Deine Aufgabe:
Stelle die folgenden Zeilen als JSON-Liste von Zeichenketten dar, eine Zeichenkette pro Zeile. Leere Zeilen entfallen.

○ ○ ○ ○ ○ ○ ○

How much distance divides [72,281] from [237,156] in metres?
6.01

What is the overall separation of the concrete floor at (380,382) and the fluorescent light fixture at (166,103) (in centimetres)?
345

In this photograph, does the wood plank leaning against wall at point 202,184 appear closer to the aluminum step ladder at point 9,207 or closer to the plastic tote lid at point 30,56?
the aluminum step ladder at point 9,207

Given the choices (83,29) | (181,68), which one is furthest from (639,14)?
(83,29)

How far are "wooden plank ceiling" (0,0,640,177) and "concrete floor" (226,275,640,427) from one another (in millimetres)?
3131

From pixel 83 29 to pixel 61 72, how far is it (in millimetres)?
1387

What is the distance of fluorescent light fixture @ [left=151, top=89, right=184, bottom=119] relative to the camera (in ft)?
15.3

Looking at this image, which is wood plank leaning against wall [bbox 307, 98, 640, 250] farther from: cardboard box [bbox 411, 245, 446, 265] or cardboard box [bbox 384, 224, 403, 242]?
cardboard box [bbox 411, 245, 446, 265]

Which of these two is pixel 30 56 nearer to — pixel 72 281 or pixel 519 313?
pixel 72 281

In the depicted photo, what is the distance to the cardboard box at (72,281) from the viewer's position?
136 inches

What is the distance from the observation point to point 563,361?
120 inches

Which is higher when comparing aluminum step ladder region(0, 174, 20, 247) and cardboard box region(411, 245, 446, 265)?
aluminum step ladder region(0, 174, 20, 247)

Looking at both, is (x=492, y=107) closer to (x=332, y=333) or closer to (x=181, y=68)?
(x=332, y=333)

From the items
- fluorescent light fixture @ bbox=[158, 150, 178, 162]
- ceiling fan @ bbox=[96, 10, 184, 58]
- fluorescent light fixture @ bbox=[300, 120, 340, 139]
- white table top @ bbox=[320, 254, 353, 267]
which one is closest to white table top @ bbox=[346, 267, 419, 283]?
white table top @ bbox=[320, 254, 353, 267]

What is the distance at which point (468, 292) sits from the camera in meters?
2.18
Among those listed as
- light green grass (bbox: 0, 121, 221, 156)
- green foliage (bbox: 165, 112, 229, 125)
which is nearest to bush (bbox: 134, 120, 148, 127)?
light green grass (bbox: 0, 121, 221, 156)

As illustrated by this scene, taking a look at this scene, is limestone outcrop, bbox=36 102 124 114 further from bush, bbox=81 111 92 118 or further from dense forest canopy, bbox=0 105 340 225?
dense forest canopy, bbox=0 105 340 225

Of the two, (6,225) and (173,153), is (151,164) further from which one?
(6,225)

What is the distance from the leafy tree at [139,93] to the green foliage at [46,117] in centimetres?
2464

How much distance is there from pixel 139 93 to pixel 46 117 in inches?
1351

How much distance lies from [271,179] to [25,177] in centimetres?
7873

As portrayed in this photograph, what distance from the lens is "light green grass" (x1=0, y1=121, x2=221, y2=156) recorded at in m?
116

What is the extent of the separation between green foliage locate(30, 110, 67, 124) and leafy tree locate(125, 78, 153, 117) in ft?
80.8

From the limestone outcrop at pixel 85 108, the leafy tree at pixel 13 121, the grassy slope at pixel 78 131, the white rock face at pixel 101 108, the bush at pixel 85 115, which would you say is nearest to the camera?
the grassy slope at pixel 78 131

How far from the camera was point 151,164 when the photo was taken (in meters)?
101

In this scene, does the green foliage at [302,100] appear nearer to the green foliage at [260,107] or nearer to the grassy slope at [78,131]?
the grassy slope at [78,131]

○ ○ ○ ○ ○ ○ ○

Erledigte Aufgabe:
[
  "How much distance divides [72,281] from [237,156] in metres?",
  "6.01",
  "What is the overall separation of the concrete floor at (380,382) and the fluorescent light fixture at (166,103) (in centimetres)?",
  "345",
  "In this photograph, does the wood plank leaning against wall at point 202,184 appear closer to the aluminum step ladder at point 9,207 or closer to the plastic tote lid at point 30,56?",
  "the aluminum step ladder at point 9,207",
  "Given the choices (83,29) | (181,68), which one is furthest from (639,14)?",
  "(83,29)",
  "How far are \"wooden plank ceiling\" (0,0,640,177) and \"concrete floor\" (226,275,640,427) from one another (in millimetres)?",
  "3131",
  "From pixel 83 29 to pixel 61 72, how far is it (in millimetres)?",
  "1387",
  "What is the distance of fluorescent light fixture @ [left=151, top=89, right=184, bottom=119] relative to the camera (in ft)?",
  "15.3",
  "Looking at this image, which is wood plank leaning against wall [bbox 307, 98, 640, 250] farther from: cardboard box [bbox 411, 245, 446, 265] or cardboard box [bbox 384, 224, 403, 242]?",
  "cardboard box [bbox 411, 245, 446, 265]",
  "Which of these two is pixel 30 56 nearer to — pixel 72 281 or pixel 519 313?",
  "pixel 72 281",
  "In the depicted photo, what is the distance to the cardboard box at (72,281) from the viewer's position?",
  "136 inches",
  "What is the distance from the observation point to point 563,361?",
  "120 inches",
  "Which is higher when comparing aluminum step ladder region(0, 174, 20, 247) and cardboard box region(411, 245, 446, 265)?",
  "aluminum step ladder region(0, 174, 20, 247)",
  "Looking at both, is (x=492, y=107) closer to (x=332, y=333) or closer to (x=181, y=68)?",
  "(x=332, y=333)",
  "From the items",
  "- fluorescent light fixture @ bbox=[158, 150, 178, 162]",
  "- ceiling fan @ bbox=[96, 10, 184, 58]",
  "- fluorescent light fixture @ bbox=[300, 120, 340, 139]",
  "- white table top @ bbox=[320, 254, 353, 267]",
  "which one is closest to white table top @ bbox=[346, 267, 419, 283]?",
  "white table top @ bbox=[320, 254, 353, 267]",
  "What is the distance at which point (468, 292) sits from the camera in meters?",
  "2.18",
  "Among those listed as",
  "- light green grass (bbox: 0, 121, 221, 156)",
  "- green foliage (bbox: 165, 112, 229, 125)",
  "which is nearest to bush (bbox: 134, 120, 148, 127)?",
  "light green grass (bbox: 0, 121, 221, 156)",
  "As illustrated by this scene, taking a look at this scene, is limestone outcrop, bbox=36 102 124 114 further from bush, bbox=81 111 92 118 or further from dense forest canopy, bbox=0 105 340 225?",
  "dense forest canopy, bbox=0 105 340 225",
  "Of the two, (6,225) and (173,153), is (151,164) further from which one?",
  "(6,225)",
  "What is the distance from the leafy tree at [139,93] to the green foliage at [46,117] in centimetres?",
  "2464",
  "How much distance is there from pixel 139 93 to pixel 46 117 in inches?",
  "1351",
  "How much distance lies from [271,179] to [25,177] in centimetres?",
  "7873",
  "As portrayed in this photograph, what distance from the lens is \"light green grass\" (x1=0, y1=121, x2=221, y2=156) recorded at in m?",
  "116",
  "What is the extent of the separation between green foliage locate(30, 110, 67, 124) and leafy tree locate(125, 78, 153, 117) in ft?",
  "80.8",
  "From the limestone outcrop at pixel 85 108, the leafy tree at pixel 13 121, the grassy slope at pixel 78 131, the white rock face at pixel 101 108, the bush at pixel 85 115, which would you say is nearest to the camera?",
  "the grassy slope at pixel 78 131",
  "How far from the camera was point 151,164 when the photo was taken (in meters)?",
  "101",
  "In this scene, does the green foliage at [302,100] appear nearer to the green foliage at [260,107] or nearer to the grassy slope at [78,131]?",
  "the grassy slope at [78,131]"
]